Yakim - 2013-08-09 18:22:43
Tokenizer should preserve hyphenated words, because the individual parts of a compound word are often unrelated to (not synonymous with) the overall word.
tag() and stopwords()
// Replace all non-word chars with comma
$pattern = '/[0-9\W]/';
consider these words:
Windows98
IPv4
802.11n
At a minimum, tokenizer should at least preserve "words" containing numerals+alpha chars. Also, in order to handle technical text corpus, tokenizer really should preserve "words" containing mid-word dot characters.
===============
quoting from github.com/vlogus/gistfy
Associate words with their grammatical counterparts. (e.g. "city" and "cities")

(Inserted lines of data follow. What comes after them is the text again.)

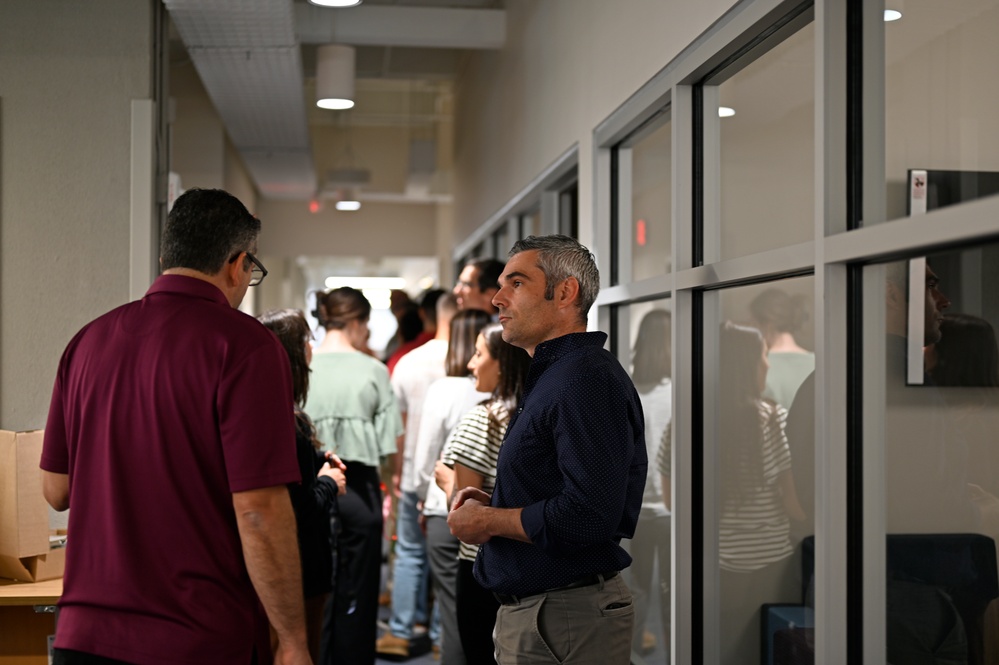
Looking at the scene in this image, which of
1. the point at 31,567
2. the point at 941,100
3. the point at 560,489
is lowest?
the point at 31,567

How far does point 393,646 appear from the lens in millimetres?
5137

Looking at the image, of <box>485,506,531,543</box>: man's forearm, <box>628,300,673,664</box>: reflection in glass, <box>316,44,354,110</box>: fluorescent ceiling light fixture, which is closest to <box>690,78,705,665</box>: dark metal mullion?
<box>628,300,673,664</box>: reflection in glass

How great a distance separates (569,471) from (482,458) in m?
1.04

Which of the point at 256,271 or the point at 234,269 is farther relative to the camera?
the point at 256,271

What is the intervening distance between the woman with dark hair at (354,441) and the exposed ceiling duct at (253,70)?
1.44 metres

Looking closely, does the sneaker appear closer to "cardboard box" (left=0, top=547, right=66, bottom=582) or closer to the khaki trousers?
"cardboard box" (left=0, top=547, right=66, bottom=582)

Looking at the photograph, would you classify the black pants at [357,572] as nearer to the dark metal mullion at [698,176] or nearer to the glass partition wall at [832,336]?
the glass partition wall at [832,336]

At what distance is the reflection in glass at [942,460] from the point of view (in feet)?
5.34

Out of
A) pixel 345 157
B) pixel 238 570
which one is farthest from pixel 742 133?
pixel 345 157

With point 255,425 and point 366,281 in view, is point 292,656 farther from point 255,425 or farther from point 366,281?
point 366,281

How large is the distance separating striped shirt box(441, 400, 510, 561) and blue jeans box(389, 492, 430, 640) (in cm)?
205

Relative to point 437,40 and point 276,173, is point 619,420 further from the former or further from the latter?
point 276,173

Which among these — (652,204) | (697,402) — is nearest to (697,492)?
(697,402)

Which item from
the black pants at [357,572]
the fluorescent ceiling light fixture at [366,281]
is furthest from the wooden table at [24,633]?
the fluorescent ceiling light fixture at [366,281]
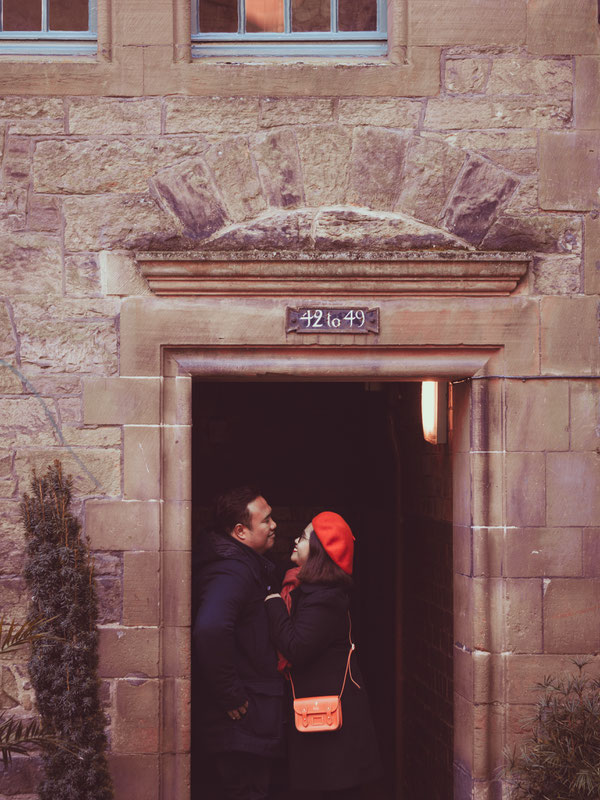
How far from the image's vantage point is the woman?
4.28 m

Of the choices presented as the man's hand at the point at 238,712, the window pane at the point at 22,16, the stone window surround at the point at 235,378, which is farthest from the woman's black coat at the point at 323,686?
the window pane at the point at 22,16

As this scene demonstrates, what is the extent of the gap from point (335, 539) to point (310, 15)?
8.80ft

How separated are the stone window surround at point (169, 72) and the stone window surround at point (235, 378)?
3.08 ft

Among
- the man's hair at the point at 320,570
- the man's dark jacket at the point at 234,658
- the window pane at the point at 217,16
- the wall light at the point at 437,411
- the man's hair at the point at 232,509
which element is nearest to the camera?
the man's dark jacket at the point at 234,658

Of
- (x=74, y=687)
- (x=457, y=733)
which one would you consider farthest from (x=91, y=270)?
(x=457, y=733)

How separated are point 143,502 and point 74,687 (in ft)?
2.97

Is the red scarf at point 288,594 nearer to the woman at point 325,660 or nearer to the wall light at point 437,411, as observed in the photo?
the woman at point 325,660

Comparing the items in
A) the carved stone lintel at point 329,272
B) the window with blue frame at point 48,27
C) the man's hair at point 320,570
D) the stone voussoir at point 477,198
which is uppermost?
the window with blue frame at point 48,27

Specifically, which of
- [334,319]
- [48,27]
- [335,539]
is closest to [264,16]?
[48,27]

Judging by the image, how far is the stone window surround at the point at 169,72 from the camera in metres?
4.53

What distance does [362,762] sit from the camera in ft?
14.1

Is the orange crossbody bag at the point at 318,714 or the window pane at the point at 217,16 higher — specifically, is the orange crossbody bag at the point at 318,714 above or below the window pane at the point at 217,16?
below

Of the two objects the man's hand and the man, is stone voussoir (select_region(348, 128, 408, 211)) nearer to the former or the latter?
the man

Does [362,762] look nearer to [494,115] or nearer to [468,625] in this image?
[468,625]
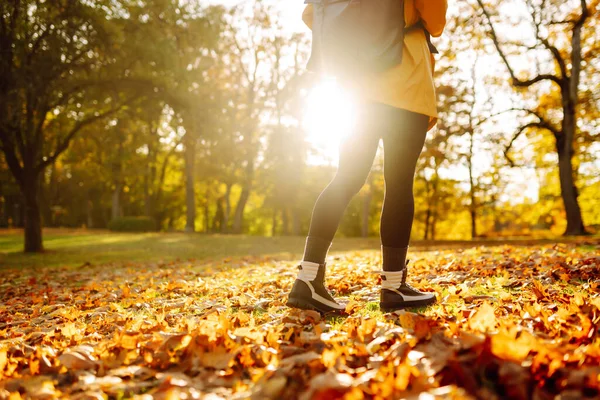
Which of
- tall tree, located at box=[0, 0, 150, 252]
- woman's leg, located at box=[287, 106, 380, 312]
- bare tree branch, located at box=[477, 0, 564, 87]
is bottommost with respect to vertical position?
woman's leg, located at box=[287, 106, 380, 312]

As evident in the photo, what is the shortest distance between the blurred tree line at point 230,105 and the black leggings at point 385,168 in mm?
10088

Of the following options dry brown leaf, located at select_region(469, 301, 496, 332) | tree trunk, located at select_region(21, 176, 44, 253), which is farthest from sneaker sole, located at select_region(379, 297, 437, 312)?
tree trunk, located at select_region(21, 176, 44, 253)

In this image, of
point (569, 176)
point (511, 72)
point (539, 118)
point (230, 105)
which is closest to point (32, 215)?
point (230, 105)

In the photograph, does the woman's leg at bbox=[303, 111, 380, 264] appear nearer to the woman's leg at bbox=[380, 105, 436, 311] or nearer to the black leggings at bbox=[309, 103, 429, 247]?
the black leggings at bbox=[309, 103, 429, 247]

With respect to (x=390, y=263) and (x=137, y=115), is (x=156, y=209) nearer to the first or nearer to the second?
(x=137, y=115)

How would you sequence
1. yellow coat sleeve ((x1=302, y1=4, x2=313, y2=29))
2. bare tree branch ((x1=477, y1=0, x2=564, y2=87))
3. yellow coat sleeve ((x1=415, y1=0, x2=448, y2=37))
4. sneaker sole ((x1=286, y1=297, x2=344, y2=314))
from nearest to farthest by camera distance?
yellow coat sleeve ((x1=415, y1=0, x2=448, y2=37)) < sneaker sole ((x1=286, y1=297, x2=344, y2=314)) < yellow coat sleeve ((x1=302, y1=4, x2=313, y2=29)) < bare tree branch ((x1=477, y1=0, x2=564, y2=87))

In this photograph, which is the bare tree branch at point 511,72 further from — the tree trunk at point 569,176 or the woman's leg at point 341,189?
the woman's leg at point 341,189

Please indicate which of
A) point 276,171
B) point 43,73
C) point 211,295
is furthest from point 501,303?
point 276,171

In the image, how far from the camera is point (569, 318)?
1.91 m

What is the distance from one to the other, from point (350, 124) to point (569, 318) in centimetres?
147

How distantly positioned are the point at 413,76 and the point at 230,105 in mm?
20879

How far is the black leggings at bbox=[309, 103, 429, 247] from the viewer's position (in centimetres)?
238

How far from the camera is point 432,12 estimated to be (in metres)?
2.29

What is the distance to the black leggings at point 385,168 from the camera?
238cm
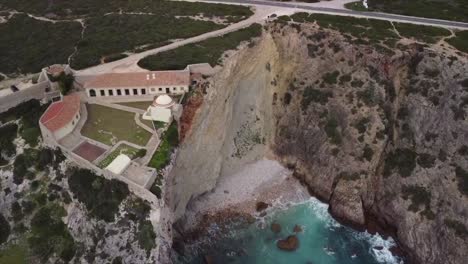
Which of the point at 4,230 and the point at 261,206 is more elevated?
the point at 4,230

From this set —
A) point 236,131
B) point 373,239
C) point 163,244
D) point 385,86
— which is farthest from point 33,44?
point 373,239

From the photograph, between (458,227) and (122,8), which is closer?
(458,227)

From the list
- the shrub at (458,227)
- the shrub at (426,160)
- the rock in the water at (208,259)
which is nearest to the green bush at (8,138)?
the rock in the water at (208,259)

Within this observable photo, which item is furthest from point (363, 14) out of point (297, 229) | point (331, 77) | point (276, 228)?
point (276, 228)

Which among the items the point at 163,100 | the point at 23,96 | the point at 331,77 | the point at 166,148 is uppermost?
the point at 331,77

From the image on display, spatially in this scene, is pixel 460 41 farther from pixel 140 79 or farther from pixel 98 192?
pixel 98 192

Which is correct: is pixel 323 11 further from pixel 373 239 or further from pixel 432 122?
pixel 373 239

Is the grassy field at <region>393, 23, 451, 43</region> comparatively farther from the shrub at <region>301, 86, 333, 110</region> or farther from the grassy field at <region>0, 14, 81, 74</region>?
the grassy field at <region>0, 14, 81, 74</region>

^--- the code within your class attempts to employ mixed concepts -- stemming, part-of-speech weighting, and frequency weighting. Prior to, or in addition to, performing these steps (certainly prior to moving on to the next step "calculate the occurrence") it really should discard true "hardcoded, predefined, language-specific" noisewords. For English text, a noisewords list would contain up to 450 elements.
Calculate the occurrence of each word in the text.
Assign each word with points depending on their popularity.
Detect which periods represent the end of a sentence.
(e.g "Mr." does not).
Split up the text into individual sentences.
Rank sentences by the sum of their words' points. and LexRank ponis
Return X of the most highly ranked sentences in chronological order.
^--- Respectfully, the gist() class method does not seem to fulfill this stated goal. The delimiting constraint is character count, regardless whether or not "X of the most highly ranked sentences" fit. Instead, gist() should return XX argv sentences and allow the caller the decision to truncate the returned string.